Washington is going out of its way to keep Haitian wages low. As secret State Department cables obtained by WikiLeaks and first reported by The Nation revealed, Fruit of the Loom, Hanes, and Levi’s contractors worked with U.S. diplomats to prevent an increase in Haiti’s minimum wage to just five bucks a day from applying to the textile industry. The minimum wage did rise, but the Caribbean country adopted a two-tiered system that excluded garment workers.

Of course not every country pines to be a servile sweatshop where the normal fruits of profit, taxation, and economic development are enjoyed primarily by foreigners. Haitians are like that too — they want a piece of the action. Thus it’s been necessary to keep them under tight financial control. Port-au-Prince’s small economic elite has proven adept at this, working closely with U.S., French, and Canadian investors.

The Haitian government is another story. For decades, this authoritarian system worked smoothly under the malevolent Duvalier dictatorship. Then a charismatic reformer, Jean-Bertrand Aristide, was elected president. As an avid proponent of the poor, he was so disruptive to the cozy economic clique that Western powers felt impelled to help overthrow him, twice. He has now returned from exile once more, over the stern protests of Secretary of State Hillary Clinton.

But she need not worry. The corporate-friendly Haitian electoral council won’t even allow Aristide’s party on the ballot. This ruling holds at bay such disruptive issues as fair pay, corporate taxation, local business development, democracy, and commercial exploitation. Meanwhile, civil unrest within this convenient colonialist system is further held in check by the presence of some 9,000 UN “peacekeepers” and U.S. forces as needed.

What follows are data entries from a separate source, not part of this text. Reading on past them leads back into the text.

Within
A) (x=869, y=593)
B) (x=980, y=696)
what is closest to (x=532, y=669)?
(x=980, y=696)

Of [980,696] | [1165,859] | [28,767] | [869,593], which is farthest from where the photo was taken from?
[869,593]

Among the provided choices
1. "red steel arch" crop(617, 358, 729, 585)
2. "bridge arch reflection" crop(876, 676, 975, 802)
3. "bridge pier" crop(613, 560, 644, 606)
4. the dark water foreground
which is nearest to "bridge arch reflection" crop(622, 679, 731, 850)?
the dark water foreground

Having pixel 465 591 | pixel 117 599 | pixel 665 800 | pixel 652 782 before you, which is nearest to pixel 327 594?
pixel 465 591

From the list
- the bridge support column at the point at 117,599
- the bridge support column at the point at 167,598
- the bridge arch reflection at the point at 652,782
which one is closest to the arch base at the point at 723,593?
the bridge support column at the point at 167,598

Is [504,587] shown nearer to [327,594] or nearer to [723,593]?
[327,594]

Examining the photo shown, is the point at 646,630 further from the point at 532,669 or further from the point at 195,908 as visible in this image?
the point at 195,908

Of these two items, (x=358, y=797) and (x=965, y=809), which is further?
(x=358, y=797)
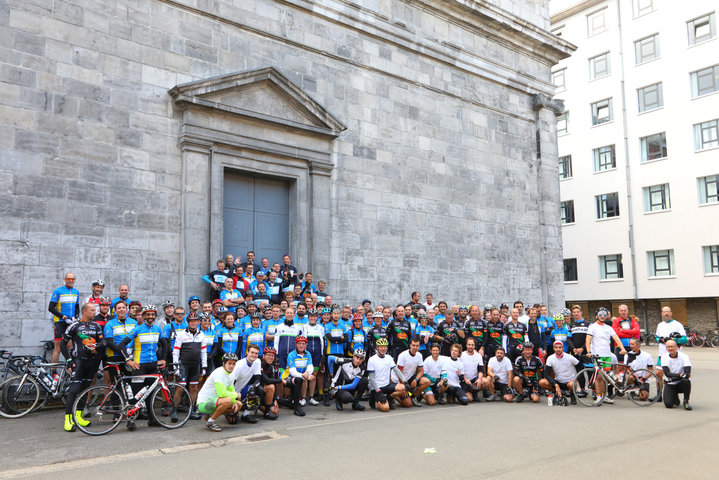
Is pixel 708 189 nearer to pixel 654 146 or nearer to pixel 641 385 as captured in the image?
pixel 654 146

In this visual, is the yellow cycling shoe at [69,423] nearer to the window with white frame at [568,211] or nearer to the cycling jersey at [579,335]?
the cycling jersey at [579,335]

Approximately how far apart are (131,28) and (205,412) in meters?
8.11

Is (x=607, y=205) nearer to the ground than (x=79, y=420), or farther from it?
farther from it

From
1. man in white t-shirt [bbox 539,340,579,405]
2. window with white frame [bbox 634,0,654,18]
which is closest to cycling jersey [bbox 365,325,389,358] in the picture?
man in white t-shirt [bbox 539,340,579,405]

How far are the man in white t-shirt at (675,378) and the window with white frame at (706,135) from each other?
23.0 metres

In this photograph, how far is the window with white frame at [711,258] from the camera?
96.8 ft

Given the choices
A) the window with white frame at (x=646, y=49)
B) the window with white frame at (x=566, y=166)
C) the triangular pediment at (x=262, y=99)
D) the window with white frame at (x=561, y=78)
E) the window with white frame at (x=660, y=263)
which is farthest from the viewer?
the window with white frame at (x=561, y=78)

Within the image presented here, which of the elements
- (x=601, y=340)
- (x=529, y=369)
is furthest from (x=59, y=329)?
(x=601, y=340)

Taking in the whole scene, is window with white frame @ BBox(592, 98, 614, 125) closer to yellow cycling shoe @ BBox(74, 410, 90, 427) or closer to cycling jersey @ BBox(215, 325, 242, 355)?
cycling jersey @ BBox(215, 325, 242, 355)

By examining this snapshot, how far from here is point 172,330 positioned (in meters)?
10.1

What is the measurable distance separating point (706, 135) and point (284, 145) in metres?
25.0

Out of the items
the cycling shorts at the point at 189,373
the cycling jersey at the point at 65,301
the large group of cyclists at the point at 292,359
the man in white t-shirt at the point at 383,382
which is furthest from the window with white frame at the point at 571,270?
the cycling jersey at the point at 65,301

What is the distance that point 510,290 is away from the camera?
19266 millimetres

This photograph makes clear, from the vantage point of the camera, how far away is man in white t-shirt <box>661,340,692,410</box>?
10.9 m
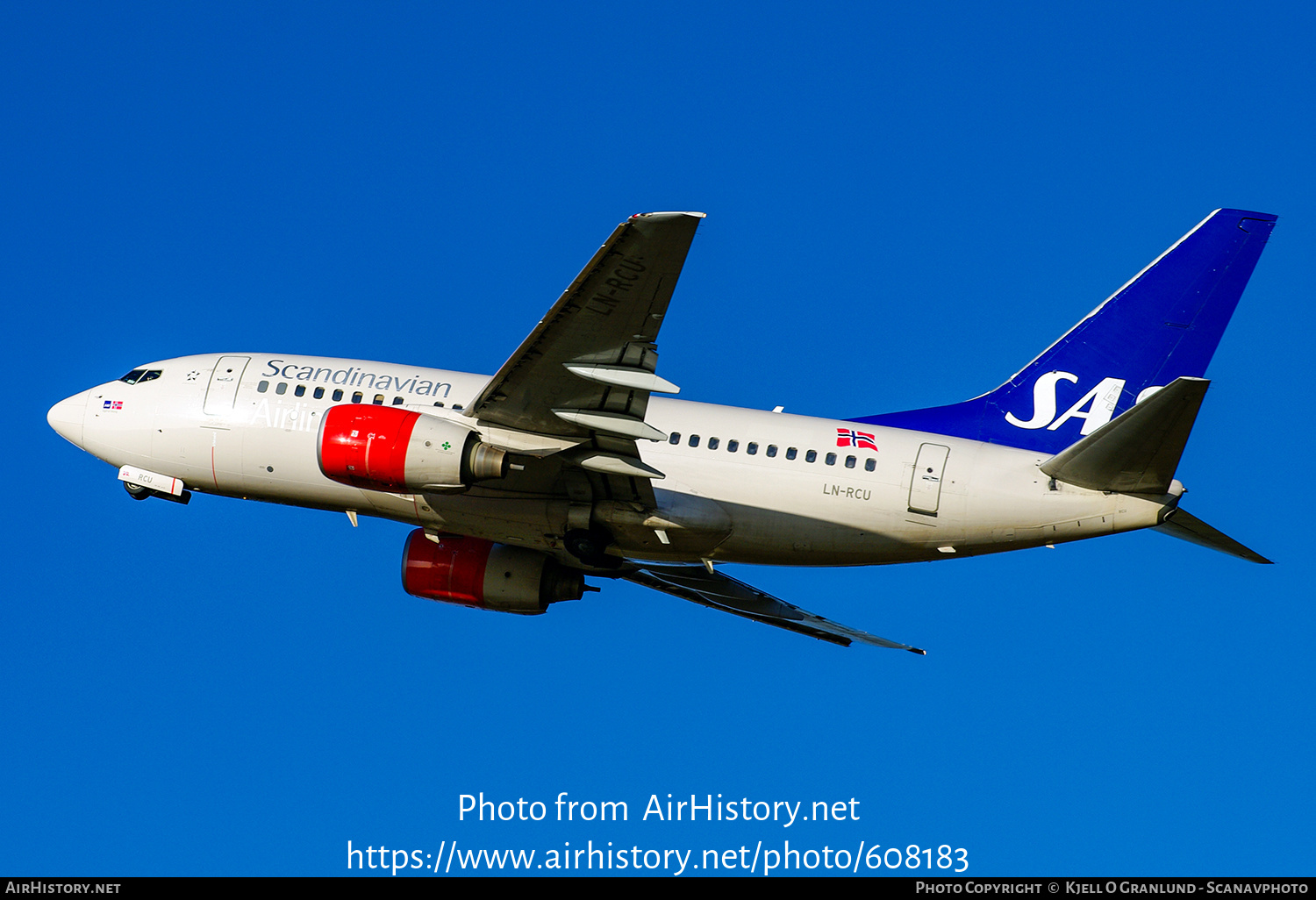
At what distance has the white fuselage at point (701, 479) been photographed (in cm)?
2852

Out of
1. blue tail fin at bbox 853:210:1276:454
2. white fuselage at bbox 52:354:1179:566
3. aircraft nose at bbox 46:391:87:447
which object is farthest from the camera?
aircraft nose at bbox 46:391:87:447

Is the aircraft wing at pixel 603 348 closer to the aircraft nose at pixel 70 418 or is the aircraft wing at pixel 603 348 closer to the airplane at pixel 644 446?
the airplane at pixel 644 446

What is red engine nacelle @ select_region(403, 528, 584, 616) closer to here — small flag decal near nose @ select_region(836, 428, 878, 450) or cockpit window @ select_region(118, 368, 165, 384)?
cockpit window @ select_region(118, 368, 165, 384)

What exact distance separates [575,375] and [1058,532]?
10.8m

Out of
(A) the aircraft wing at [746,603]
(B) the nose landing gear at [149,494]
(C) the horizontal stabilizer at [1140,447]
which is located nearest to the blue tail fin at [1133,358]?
(C) the horizontal stabilizer at [1140,447]

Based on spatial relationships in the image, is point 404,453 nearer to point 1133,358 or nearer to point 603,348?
point 603,348

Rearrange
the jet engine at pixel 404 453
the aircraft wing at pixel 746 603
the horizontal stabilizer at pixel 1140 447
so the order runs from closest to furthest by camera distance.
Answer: the horizontal stabilizer at pixel 1140 447
the jet engine at pixel 404 453
the aircraft wing at pixel 746 603

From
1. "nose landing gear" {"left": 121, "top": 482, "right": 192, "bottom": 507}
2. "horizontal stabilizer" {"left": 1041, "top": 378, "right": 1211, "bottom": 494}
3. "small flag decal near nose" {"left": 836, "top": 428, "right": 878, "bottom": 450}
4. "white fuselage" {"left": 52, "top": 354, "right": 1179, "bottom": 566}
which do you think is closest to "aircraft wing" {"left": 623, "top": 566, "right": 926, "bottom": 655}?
"white fuselage" {"left": 52, "top": 354, "right": 1179, "bottom": 566}

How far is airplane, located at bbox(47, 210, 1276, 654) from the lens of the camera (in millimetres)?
26125

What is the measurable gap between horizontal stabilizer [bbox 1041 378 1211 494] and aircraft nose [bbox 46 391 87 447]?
23670 mm

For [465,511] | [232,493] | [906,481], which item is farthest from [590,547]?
→ [232,493]

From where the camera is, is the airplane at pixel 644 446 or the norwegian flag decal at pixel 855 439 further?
the norwegian flag decal at pixel 855 439

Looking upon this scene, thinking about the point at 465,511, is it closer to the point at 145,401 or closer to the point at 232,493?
the point at 232,493

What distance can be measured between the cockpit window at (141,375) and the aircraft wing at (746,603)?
13.9 m
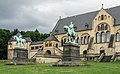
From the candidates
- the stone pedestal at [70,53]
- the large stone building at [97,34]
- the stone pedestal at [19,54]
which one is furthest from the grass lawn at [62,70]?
the large stone building at [97,34]

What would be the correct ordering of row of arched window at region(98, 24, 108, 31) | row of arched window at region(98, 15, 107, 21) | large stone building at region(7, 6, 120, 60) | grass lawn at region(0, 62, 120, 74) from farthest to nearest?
row of arched window at region(98, 24, 108, 31)
row of arched window at region(98, 15, 107, 21)
large stone building at region(7, 6, 120, 60)
grass lawn at region(0, 62, 120, 74)

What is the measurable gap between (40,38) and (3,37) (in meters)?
19.7

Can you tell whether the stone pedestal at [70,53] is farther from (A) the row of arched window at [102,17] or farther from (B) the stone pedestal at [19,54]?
(A) the row of arched window at [102,17]

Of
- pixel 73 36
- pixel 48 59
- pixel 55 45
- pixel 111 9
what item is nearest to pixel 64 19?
pixel 55 45

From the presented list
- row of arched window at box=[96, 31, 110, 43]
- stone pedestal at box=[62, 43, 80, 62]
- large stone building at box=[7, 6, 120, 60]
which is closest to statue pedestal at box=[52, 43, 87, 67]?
stone pedestal at box=[62, 43, 80, 62]

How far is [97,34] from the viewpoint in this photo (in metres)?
67.2

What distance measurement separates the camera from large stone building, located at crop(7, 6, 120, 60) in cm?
6278

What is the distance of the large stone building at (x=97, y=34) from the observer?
62781mm

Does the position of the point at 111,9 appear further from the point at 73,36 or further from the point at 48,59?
the point at 73,36

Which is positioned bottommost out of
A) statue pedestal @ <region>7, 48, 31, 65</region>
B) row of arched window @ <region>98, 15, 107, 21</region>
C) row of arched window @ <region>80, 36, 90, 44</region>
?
statue pedestal @ <region>7, 48, 31, 65</region>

Haitians are remarkably law-abiding and peaceful, despite the potent provocations of abject poverty, natural disaster, and foreign occupation. Still, the current government is contemplating restoring the army, abolished by Aristide, to hold down potential dissent just in case the United Nations ever does leave. But that’s OK — we’d train the new troops.

Haiti does possess some mineral riches, lusted after especially by the Canadians and the French (the French still chafe that Haiti’s slaves won independence from them in 1804). Surely any new trade pact will protect such prospective foreign mine owners. Beyond that, the country’s economy will continue to lean on underpaid workers and remittances from its startlingly enterprising emigrants.

Correction: OtherWords revised this column on July 28, 2011 to make it clear that baseballs aren’t made in Haiti anymore. The first three and final paragraphs have been changed to this effect. In the fourth paragraph, we slightly clarified Bill Clinton’s role with respect to Haiti’s free trade zone. Finally, the third-to-last paragraph has also been changed to clarify that the Haitian electoral council, not the Martelly administration, has excluded Aristide’s party from participation.